> [SHORT EXERCISE 1]: In the notes on the Herrmann broadcast recordings, retype without any change the passage that starts at "The copy here" and ends at "and delightful piece.".
> [SHORT EXERCISE 2]: Name every person that the notes on the Herrmann broadcast recordings identify as a composer.

> [EXCERPT TO READ]:
Louis Kaufman, violin
London Symphony Orchestra
Columbia Broadcasting Symphony Orchestra
conducted by Bernard Herrmann

This set contains the following albums:

Fascinating and brilliant - Herrmann conducts American Music

Three excellent radio recordings newly transferred and remastered

This collection of radio broadcast recordings, brought together as a kind of concert-on-CD, if you like, brings together several aspects of the work of Bernard Herrmann, a composer and conductor who still commands a committed following today, some 35 years after his death.

Having grown up in New York City, schooling first in Brooklyn, later at New York University and Jullliard, it seems only appropriate that this most American of musicians should introduce the British public to the Second Symphony of Charles Ives. Remarkably, it's a work which, somewhat like its composer, was rejected for half a century – Ives began work on it in 1897 and completed it in the first years of the new century, but had to wait until 1951 for its rapturously-received première under the baton of Leonard Bernstein. Five years later it was Herrmann, conducting the London Symphony Orchestra for a studio broadcast concert, who premièred the work in the UK.

The copy here was taken from an open-reel tape from what would appear to be a rebroadcast or disc transcription from the occasional clicks I had to deal with. The FM-quality broadcast sound quality is more than acceptable if prone to occasional peak distortion and a little tape flutter-dropout at the very beginning, the performance a credit both to orchestra and conductor.

Our second work is the Violin Concerto in A by Robert Russell Bennett, and presents another interesting connection. Bennett straddled the worlds of classical music and Broadway musicals in a similar manner to Herrmann and his film music; in both cases the 'other' work has remained longer in the memories of music lovers than what some might consider the composers' more “serious” output, but that should not distract from this most fascinating and delightful piece.

The soloist here the concerto's dedicatee and Bennett's friend, the violinist Louis Kaufmann. It's a very accessible piece (subtitled “in the popular style”) and would surely stand reviving, and includes an astonishing if very short virtuoso display in the third movement.

[Dataset items]

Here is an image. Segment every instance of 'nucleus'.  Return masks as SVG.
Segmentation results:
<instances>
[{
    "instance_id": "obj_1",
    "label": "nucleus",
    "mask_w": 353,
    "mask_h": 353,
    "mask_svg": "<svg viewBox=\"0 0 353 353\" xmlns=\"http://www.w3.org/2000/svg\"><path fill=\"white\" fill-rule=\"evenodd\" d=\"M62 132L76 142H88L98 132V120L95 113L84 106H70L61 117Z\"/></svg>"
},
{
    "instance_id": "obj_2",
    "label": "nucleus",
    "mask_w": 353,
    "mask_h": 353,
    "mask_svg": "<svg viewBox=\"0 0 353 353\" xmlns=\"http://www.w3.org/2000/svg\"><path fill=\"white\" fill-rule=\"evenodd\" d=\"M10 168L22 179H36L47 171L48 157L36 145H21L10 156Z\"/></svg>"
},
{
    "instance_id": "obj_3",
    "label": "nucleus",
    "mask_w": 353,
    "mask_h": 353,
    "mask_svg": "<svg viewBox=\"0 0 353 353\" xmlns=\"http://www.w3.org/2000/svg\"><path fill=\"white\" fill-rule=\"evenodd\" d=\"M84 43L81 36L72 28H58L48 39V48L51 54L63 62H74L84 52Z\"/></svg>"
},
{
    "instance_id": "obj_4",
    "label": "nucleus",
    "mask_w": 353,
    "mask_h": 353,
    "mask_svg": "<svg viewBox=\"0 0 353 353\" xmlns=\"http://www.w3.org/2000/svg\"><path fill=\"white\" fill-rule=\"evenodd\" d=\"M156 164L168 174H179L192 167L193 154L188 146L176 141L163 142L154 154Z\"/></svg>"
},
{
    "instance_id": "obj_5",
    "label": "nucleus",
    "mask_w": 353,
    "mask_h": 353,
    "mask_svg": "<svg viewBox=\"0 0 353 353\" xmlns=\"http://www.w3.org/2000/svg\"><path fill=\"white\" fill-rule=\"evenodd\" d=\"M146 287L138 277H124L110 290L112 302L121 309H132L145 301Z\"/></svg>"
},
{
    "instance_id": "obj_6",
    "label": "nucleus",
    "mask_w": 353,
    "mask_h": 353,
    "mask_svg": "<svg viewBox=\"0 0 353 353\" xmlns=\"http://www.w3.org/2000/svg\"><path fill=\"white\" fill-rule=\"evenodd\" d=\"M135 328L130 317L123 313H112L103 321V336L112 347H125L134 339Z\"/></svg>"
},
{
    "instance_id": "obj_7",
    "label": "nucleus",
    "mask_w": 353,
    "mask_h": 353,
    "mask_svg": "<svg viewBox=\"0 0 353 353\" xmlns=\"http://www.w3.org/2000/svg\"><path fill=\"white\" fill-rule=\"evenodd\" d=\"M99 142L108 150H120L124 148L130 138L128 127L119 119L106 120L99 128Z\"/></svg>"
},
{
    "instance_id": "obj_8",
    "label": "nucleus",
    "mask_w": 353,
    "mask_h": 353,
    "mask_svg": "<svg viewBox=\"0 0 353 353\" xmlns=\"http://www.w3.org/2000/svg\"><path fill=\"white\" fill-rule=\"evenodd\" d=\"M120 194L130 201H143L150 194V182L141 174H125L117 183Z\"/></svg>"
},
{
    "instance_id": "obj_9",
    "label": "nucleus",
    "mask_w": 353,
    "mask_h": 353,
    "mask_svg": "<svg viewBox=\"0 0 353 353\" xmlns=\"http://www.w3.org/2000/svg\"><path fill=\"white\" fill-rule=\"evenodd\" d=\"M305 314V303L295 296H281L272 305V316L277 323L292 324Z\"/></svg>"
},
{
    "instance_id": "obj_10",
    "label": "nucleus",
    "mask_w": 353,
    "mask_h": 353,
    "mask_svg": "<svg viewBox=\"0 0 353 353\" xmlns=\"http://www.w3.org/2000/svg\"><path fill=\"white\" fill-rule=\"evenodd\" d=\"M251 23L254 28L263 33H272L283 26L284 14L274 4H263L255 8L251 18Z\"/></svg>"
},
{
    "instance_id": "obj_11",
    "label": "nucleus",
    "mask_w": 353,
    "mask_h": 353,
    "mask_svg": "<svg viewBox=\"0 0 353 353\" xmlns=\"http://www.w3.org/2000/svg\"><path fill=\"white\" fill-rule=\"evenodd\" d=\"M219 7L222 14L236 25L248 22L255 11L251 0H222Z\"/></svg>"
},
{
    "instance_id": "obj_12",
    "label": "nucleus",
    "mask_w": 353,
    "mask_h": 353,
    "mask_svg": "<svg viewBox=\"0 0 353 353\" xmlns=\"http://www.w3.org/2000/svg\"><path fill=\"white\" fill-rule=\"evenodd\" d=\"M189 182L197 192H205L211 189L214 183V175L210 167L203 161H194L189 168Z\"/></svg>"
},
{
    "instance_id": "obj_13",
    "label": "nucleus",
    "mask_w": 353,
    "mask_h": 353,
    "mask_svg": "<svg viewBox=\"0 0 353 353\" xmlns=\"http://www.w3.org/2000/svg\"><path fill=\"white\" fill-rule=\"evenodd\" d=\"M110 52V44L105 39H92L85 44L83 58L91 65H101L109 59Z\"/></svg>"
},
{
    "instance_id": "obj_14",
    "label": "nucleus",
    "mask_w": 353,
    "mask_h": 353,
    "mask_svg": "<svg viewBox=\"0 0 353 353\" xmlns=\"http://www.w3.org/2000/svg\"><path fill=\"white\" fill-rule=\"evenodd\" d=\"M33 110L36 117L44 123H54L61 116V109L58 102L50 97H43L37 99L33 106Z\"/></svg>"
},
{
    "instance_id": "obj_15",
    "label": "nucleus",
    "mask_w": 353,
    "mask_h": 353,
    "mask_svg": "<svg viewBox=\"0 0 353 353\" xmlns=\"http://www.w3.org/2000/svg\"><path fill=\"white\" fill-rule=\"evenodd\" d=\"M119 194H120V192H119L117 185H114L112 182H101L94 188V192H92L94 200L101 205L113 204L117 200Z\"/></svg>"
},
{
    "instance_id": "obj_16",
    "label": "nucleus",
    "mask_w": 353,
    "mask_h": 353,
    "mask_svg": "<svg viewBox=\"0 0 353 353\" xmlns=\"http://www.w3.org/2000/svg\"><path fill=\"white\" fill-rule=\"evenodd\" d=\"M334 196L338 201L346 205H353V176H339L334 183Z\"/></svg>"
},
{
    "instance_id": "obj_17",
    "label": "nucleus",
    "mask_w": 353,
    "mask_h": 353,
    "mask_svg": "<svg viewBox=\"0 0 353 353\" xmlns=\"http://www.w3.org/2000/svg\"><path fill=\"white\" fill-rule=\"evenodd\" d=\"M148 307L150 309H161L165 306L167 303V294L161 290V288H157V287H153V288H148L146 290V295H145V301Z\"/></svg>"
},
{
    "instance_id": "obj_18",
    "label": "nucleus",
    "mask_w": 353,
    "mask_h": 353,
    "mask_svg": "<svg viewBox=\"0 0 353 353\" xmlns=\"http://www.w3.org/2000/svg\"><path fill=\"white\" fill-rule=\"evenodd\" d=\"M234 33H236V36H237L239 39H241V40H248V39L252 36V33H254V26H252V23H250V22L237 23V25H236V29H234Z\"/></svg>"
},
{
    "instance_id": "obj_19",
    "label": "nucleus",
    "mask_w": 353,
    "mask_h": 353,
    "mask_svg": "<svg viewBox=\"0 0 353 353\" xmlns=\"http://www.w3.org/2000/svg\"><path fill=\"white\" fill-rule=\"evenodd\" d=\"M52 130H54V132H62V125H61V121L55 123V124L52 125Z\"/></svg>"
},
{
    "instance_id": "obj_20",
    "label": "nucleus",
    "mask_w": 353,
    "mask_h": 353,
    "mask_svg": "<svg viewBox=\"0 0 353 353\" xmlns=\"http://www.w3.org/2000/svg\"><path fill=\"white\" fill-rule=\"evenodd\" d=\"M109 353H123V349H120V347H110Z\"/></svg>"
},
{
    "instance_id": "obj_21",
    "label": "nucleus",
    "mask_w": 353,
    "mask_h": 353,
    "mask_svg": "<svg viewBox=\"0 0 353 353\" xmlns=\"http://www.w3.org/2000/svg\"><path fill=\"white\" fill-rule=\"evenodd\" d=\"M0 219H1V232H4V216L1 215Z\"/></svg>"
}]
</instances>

> [CORRECT RESULT 1]:
The copy here was taken from an open-reel tape from what would appear to be a rebroadcast or disc transcription from the occasional clicks I had to deal with. The FM-quality broadcast sound quality is more than acceptable if prone to occasional peak distortion and a little tape flutter-dropout at the very beginning, the performance a credit both to orchestra and conductor.

Our second work is the Violin Concerto in A by Robert Russell Bennett, and presents another interesting connection. Bennett straddled the worlds of classical music and Broadway musicals in a similar manner to Herrmann and his film music; in both cases the 'other' work has remained longer in the memories of music lovers than what some might consider the composers' more “serious” output, but that should not distract from this most fascinating and delightful piece.

> [CORRECT RESULT 2]:
Bernard Herrmann
Charles Ives
Robert Russell Bennett